Fremd compliments solid, fundamental kickboxing with an effective grappling game, which might not be a description that jumps off the page, but is the kind of well-rounded skill set one needs to handle a prospect like Gore. He also stands a towering 6-foot-4 and he makes good use of his length when establishing his standup. One major advantage Gore has is his speed, so Fremd has to be wary of an early charge, lest he become not just Gore’s first UFC win, but his first highlight-reel knockout.
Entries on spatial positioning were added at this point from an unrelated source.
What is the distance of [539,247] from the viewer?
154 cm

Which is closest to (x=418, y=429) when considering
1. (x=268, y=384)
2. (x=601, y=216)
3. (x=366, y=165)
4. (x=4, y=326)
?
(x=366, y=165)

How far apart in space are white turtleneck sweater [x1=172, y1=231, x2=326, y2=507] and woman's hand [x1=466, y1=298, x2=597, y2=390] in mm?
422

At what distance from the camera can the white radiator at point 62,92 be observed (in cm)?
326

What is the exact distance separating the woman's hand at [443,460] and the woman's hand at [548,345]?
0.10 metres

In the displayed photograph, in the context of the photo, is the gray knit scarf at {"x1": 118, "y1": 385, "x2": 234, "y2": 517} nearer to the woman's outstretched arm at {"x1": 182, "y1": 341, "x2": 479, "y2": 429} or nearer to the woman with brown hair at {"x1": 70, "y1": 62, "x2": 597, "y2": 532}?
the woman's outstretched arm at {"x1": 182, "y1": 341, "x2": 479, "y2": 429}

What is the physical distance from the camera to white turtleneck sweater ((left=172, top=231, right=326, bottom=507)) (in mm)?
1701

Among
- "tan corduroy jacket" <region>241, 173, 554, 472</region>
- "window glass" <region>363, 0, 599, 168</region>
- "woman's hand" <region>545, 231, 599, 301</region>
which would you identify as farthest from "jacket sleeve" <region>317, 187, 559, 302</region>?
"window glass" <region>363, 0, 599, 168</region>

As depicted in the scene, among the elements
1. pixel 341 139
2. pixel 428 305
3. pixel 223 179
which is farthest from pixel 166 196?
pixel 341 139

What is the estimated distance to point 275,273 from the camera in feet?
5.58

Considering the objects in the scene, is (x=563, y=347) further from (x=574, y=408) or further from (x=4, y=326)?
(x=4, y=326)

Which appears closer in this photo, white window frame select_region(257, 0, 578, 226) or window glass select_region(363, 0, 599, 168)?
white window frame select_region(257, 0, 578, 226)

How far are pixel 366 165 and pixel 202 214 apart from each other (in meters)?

Gore absolutely has the potential to prove me wrong, but for me, the smart pick is Fremd picking up a submission late in the first or early in the second.
Dustin Jacoby vs. Khalil Rountree
Khalil Rountree looks like a legitimate contender when he’s at his best, and as our own Jed Meshew has pointed out, he’s 2-0 against GLORY kickboxers (Karl Roberson and Gokhan Saki) with both of those wins coming by way of knockout. Not too shabby! Could Dustin Jacoby be the third?
Putting that quirky stat aside (where’s the fun in that?), Jacoby is a better, more complete striker than Roberson and he’s not as shopworn as Saki, so I like him to strike a blow for his kickboxing brethren. Jacoby has hit a ridiculous stride, going 6-0-1 in his second stint with the UFC to trail only top title contender Magomed Ankalaev for the longest unbeaten streak in the light heavyweight division. The cool thing about Rountree is that if he’s on, he could land that one shot to completely take away Jacoby’s shine.
This fight was positioned as the main card opener for a reason and I fully expect it to deliver from an action standpoint. If you see this one ending in a finish, Rountree should be your pick, but I think it goes the distance and that Jacoby’s sustained offense will be the difference in the judges’ eyes.